= 任务要求 =
将下方全部条目逐行输出为编号列表，去掉空行，结果中不包含图片。

= 数据条目 =
____

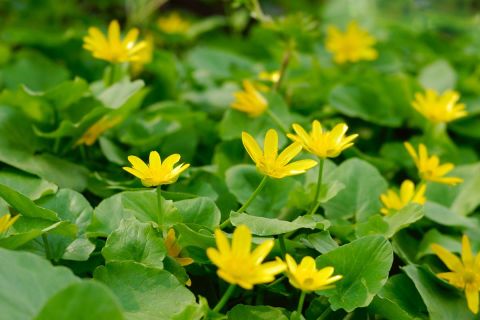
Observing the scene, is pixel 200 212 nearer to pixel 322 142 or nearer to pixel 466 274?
pixel 322 142

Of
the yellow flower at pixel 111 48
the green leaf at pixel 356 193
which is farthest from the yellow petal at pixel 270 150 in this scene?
the yellow flower at pixel 111 48

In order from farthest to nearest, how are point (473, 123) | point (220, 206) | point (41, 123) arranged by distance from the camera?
point (473, 123) → point (41, 123) → point (220, 206)

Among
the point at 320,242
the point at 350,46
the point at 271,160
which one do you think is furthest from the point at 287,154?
the point at 350,46

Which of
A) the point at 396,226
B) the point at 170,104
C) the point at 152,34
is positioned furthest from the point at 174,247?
the point at 152,34

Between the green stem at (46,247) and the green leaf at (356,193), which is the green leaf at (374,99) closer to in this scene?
the green leaf at (356,193)

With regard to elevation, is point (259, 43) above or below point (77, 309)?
below

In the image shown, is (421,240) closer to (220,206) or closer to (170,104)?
(220,206)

____

= 参考解答 =
1. Observing the scene, is pixel 200 212 nearer to pixel 322 142 or nearer to pixel 466 274?
2. pixel 322 142
3. Of
4. the yellow flower at pixel 111 48
5. the green leaf at pixel 356 193
6. which is farthest from the yellow petal at pixel 270 150 in this scene?
7. the yellow flower at pixel 111 48
8. In order from farthest to nearest, how are point (473, 123) | point (220, 206) | point (41, 123) arranged by distance from the camera?
9. point (473, 123) → point (41, 123) → point (220, 206)
10. Among
11. the point at 320,242
12. the point at 350,46
13. the point at 271,160
14. which one do you think is furthest from the point at 287,154?
15. the point at 350,46
16. Which of
17. A) the point at 396,226
18. B) the point at 170,104
19. C) the point at 152,34
20. is positioned furthest from the point at 174,247?
21. the point at 152,34
22. Between the green stem at (46,247) and the green leaf at (356,193), which is the green leaf at (374,99) closer to in this scene?
23. the green leaf at (356,193)
24. With regard to elevation, is point (259, 43) above or below point (77, 309)?
25. below
26. In the image shown, is (421,240) closer to (220,206) or closer to (170,104)?
27. (220,206)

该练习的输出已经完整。